[任务]
1 - 把SAS数据集合并说明里的“横向合并中的 by variable list 是所有数据集共同的变量。”一句译成英文。
2 - 返回SAS数据集合并说明中从“在SAS中,使用 SET 语句进行数据集纵向合并,用”到“for that variable.”的原文，一字不改。

[文档片段]
在SAS中,使用 SET 语句进行数据集纵向合并,用 MERGE 语句进行横向合并:
DATA new_dataset; SET dataset_1 dataset_n;
DATA new_dataset; MERGE dataset_1 dataset_n; BY variable_list;
纵向合并后,new_dataset 的行数等于每个数据集行数的加总。If one of the data sets has a variable not contained in the other data sets, then the observations from the other data sets will have missing values for that variable.
横向合并中的 by variable list 是所有数据集共同的变量。
一、纵向合并
例一:合并两个数据集 southentrance 和 northentrance, 合并后数据集观测值的顺序维持各自不变
DATA both; SET southentrance northentrance; IF Age = . THEN AmountPaid = .; ELSE IF Age < 3 THEN AmountPaid = 0; ELSE IF Age < 65 THEN AmountPaid = 35; ELSE AmountPaid = 27; PROC PRINT DATA = both; TITLE 'Both Entrances'; RUN;
例二:合并后数据集观测值按照 PassNumer 排序
DATA interleave; SET northentrance southentrance; BY PassNumber; PROC PRINT DATA = interleave; TITLE 'Both Entrances, By Pass Number'; RUN;
二、横向合并
例一:合并两个数据集 salesdata 和 descriptions,合并后的数据集包含两个数据集的所有观测值,相当于 full join
/*Merge之前必须先对两个数据集按照 By variables 排序*/
DATA chocolates; MERGE sales descriptions; BY CodeNum; PROC PRINT DATA = chocolates; TITLE ”Today's Chocolate Sales”; RUN;
合并后的数据集 chocolates 包含两个数据集的所有 observations, 如果某条 observation 在另外一个数据集中没有,则对应的variable展示为缺失值。

[提取数据]
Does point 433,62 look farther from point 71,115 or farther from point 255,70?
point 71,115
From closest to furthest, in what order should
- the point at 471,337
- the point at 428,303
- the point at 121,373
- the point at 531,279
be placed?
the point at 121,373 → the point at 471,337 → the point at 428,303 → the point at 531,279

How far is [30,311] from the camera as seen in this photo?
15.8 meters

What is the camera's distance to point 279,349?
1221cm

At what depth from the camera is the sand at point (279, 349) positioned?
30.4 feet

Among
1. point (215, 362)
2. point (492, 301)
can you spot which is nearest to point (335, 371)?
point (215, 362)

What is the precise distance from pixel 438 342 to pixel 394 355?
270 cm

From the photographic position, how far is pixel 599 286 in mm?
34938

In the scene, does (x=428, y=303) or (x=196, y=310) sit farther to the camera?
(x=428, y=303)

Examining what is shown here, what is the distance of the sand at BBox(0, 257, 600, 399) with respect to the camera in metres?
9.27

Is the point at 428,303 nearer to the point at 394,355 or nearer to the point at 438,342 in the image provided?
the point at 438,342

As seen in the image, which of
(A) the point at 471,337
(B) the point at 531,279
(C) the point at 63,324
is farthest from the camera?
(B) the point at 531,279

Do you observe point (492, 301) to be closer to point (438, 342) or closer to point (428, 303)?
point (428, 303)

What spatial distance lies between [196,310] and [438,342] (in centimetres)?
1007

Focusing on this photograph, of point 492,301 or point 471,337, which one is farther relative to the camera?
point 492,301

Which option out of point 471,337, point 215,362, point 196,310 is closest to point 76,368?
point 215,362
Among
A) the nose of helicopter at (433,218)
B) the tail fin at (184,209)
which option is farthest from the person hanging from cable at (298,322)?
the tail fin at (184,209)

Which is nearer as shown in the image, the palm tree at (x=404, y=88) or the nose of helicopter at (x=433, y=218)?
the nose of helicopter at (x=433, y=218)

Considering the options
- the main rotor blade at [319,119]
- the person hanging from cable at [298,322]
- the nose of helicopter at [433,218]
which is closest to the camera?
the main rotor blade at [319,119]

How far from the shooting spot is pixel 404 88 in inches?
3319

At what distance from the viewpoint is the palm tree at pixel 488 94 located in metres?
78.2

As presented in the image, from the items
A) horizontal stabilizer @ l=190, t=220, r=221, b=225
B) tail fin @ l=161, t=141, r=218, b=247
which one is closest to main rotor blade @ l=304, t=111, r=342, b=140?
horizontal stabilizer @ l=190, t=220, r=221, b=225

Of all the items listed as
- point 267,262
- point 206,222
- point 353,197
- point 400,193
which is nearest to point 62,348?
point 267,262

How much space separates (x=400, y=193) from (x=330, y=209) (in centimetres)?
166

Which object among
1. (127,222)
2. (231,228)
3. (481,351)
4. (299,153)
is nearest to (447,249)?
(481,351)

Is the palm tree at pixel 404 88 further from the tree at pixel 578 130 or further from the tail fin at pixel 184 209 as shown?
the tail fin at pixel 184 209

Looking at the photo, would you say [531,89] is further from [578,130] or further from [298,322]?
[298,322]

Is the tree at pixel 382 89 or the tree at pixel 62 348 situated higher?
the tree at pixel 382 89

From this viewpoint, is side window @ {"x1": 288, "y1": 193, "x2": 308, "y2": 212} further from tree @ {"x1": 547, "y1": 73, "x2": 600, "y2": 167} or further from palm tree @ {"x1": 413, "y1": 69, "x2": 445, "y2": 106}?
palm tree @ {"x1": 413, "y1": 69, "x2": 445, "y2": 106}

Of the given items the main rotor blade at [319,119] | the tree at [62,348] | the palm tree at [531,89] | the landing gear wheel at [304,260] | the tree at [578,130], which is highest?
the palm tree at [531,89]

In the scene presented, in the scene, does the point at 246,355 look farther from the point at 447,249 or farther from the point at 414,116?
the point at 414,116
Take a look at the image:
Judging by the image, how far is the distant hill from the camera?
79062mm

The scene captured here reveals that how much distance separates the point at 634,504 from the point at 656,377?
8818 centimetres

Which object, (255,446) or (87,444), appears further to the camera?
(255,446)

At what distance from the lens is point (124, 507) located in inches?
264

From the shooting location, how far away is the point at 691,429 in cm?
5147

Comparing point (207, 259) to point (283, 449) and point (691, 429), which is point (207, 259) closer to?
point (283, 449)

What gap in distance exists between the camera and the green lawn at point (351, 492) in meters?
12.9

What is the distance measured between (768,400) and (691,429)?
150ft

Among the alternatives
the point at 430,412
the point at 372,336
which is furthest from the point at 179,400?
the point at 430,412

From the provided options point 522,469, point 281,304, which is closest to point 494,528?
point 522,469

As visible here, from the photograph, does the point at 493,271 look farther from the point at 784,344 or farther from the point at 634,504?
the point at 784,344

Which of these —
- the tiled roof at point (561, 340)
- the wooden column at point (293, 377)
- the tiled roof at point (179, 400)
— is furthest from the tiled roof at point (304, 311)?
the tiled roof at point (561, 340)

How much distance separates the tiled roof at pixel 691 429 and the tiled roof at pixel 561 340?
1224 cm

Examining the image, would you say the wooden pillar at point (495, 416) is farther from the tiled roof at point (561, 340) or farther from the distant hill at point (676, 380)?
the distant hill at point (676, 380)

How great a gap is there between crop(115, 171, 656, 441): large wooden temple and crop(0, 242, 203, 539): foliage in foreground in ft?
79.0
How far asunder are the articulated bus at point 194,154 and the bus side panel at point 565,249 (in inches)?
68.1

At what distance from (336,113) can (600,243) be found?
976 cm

[书面回答]
1 - In a horizontal merge, the by variable list consists of the variables common to all data sets.

2 -
在SAS中,使用 SET 语句进行数据集纵向合并,用 MERGE 语句进行横向合并:
DATA new_dataset; SET dataset_1 dataset_n;
DATA new_dataset; MERGE dataset_1 dataset_n; BY variable_list;
纵向合并后,new_dataset 的行数等于每个数据集行数的加总。If one of the data sets has a variable not contained in the other data sets, then the observations from the other data sets will have missing values for that variable.